Aim of the exercise:
In the material below, find the span from the line with "Happy Halloween Cosmetic" to the line with "CZECH GAY CASTING - MARTIN (7712)" and transcribe only those lines, exactly, ends included, without the pictures.

Exercise inputs:
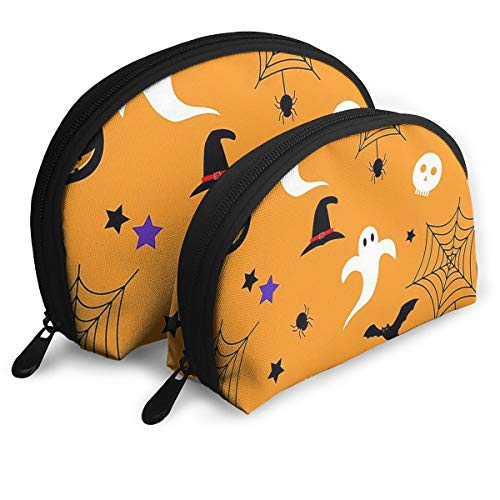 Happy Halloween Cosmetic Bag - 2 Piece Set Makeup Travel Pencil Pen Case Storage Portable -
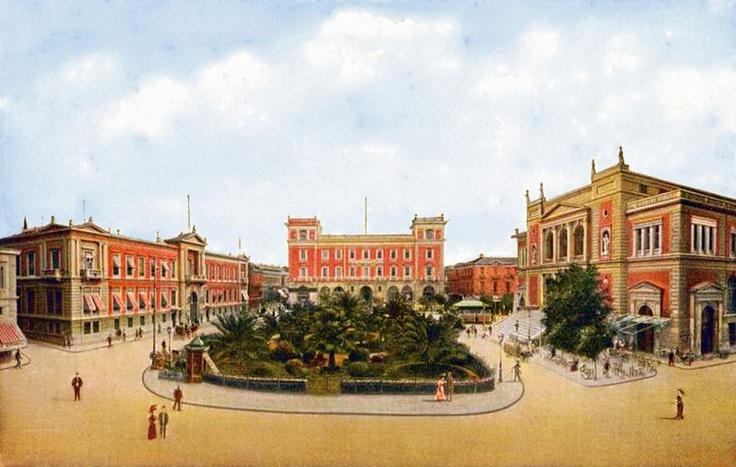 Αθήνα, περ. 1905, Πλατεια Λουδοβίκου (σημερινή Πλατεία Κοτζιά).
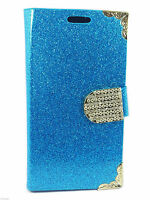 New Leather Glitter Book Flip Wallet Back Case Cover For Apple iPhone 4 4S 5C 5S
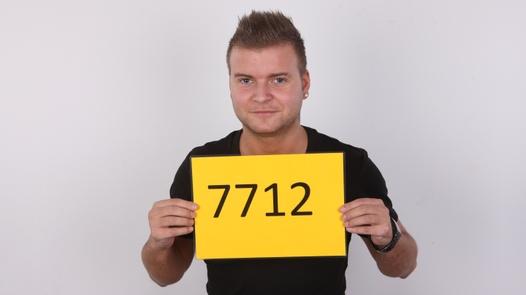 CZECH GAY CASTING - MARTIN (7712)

...

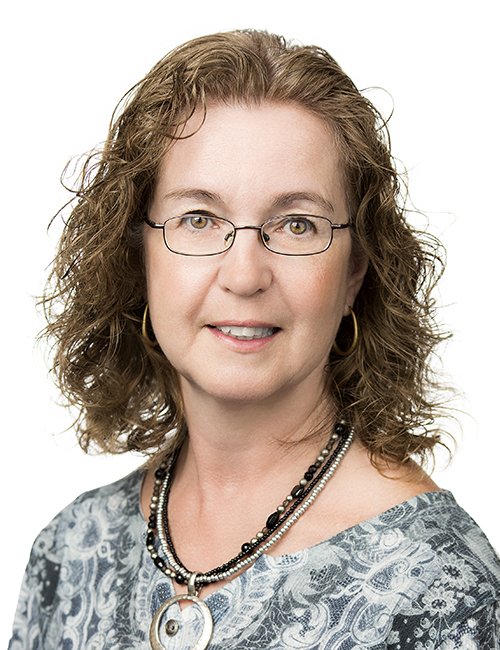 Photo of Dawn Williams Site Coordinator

---

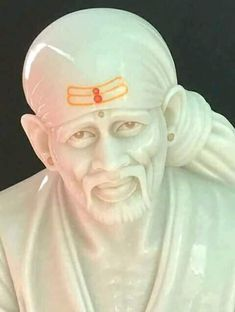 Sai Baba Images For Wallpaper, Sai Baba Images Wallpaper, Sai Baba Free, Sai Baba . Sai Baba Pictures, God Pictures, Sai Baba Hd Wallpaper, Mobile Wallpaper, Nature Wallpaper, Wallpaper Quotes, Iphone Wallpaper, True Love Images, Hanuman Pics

Answer for this exercise:
 Happy Halloween Cosmetic Bag - 2 Piece Set Makeup Travel Pencil Pen Case Storage Portable -
 Αθήνα, περ. 1905, Πλατεια Λουδοβίκου (σημερινή Πλατεία Κοτζιά).
 New Leather Glitter Book Flip Wallet Back Case Cover For Apple iPhone 4 4S 5C 5S
 CZECH GAY CASTING - MARTIN (7712)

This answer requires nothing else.